Both the NN Discrete and the NN HMC algorithms share the same neural network architecture, which is a simple multilayer perceptron (MLP) with two hidden layers of 50 neurons with ReLu activation functions and a single neuron with a sigmoid activation function on the output. They were trained after every 100 steps for 10 epochs with a batch size of 2. The alpha entropy exploration term was set to 0.1 and 0.5 for NN discrete and the NN HMC, respectively.

For the NN HMC algorithm, the initial state of the MCMC was set to 2.5, with a step size of 1 and 100 burn in steps. Adam [52] was used as an optimiser over the binary cross-entropy loss with a learning rate of 0.001.

For the EBM algorithm, both

f_{ϕ}

and

g_{ψ}

share the same architecture with sightly different parameters. They are both MLPs composed of four layers, each of which have sigmoid activation functions, except the last block which is just a linear output. Sigmoids were chosen as they were shown empirically to perform better than ReLu activation functions.

The first two blocks of

f_{ϕ}

have an output size of 256, while the following two have output sizes of 128 and 1, respectively. Instead,

g_{ψ}

is composed of internal layers with an output size of 128.

The EBM was trained every 100 environment steps for a total of 150 epochs, with a learning rate of 0.005, a dropout of 0.2 on every internal layer, and a batch size of 128. For each training iteration after the first, the weights of the MLPs were initialised as the resulting weights of the previous training run.
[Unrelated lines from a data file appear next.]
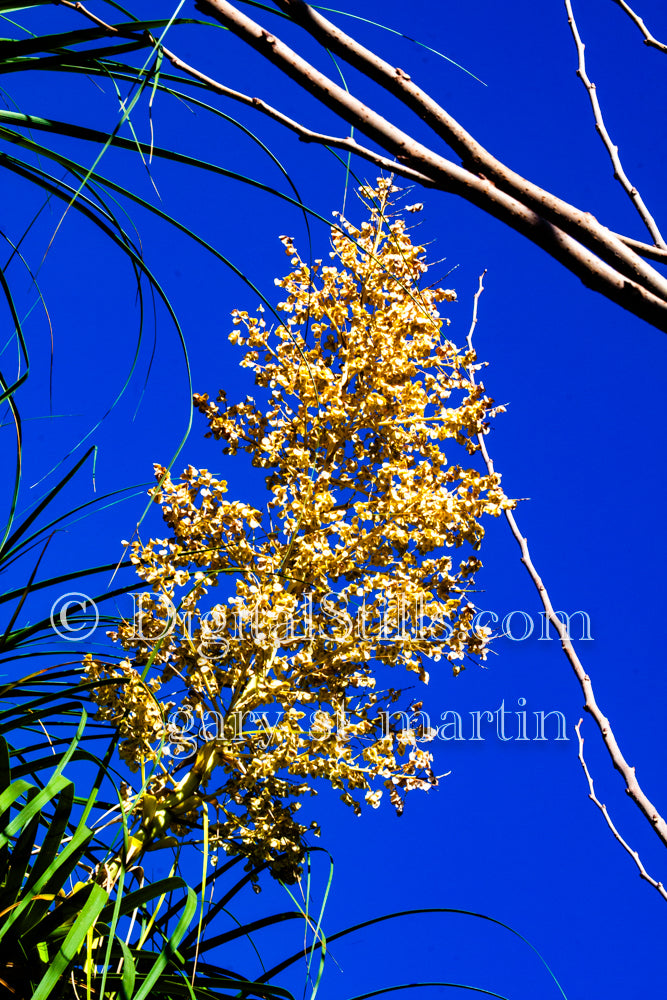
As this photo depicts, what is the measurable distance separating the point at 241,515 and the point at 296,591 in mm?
166

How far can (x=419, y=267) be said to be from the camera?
5.14 feet

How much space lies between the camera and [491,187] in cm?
69

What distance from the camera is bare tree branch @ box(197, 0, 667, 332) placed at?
0.67m

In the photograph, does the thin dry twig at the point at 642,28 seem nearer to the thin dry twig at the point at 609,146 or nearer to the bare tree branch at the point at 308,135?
the thin dry twig at the point at 609,146

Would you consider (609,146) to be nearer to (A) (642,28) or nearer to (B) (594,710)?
(A) (642,28)

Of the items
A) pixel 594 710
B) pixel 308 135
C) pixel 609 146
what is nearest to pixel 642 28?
pixel 609 146

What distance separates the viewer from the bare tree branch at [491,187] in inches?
26.5

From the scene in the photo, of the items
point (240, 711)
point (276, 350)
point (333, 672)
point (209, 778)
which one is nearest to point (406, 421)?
point (276, 350)

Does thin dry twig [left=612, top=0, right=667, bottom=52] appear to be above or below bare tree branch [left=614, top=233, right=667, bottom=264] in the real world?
above

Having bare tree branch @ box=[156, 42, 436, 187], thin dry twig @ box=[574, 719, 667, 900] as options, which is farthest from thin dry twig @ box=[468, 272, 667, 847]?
bare tree branch @ box=[156, 42, 436, 187]

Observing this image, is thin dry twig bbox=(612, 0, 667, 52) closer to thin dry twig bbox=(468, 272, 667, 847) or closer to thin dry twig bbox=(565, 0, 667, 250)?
thin dry twig bbox=(565, 0, 667, 250)

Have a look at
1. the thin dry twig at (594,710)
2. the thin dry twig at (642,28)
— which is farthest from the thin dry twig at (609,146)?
the thin dry twig at (594,710)

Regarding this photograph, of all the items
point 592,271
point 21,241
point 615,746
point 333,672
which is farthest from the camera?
point 21,241

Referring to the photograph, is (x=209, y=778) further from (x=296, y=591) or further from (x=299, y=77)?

For the action sampling, the exploration term

α

was set to 10, the gradient step size

η

was set to 0.2,

ω

was sampled from a Gaussian with

σ = 0.005

, and 100 SGLD steps were carried out to choose the action.

To deal with instabilities in the training of the EBMs, for the first training iteration we initialised the weights randomly and retrained the model from 10 to 55 times, searching for the model that minimises the difference between a played action and the action that brings a positive reward. Looking at the actions in the warm-up phase that resulted in positive rewards, we evaluated the actions that the model would play, by drawing a single sample from

π

. We computed the average absolute difference over all of these samples and took the model that minimises this average, or stopped if we found a model with an average difference of less than 0.6.

4.5. Results

In Table 1, we report the results of all the considered algorithms over all the aforementioned environments: linearly separable (Linear) and non-linearly separable (Circle), both static and dynamic. In each case, the regret is calculated as shown in Equation (2), where the best possible reward is obtained from the simulation environment. Each run was carried out five times, with the mean and standard deviation of stochastic regret reported in the table.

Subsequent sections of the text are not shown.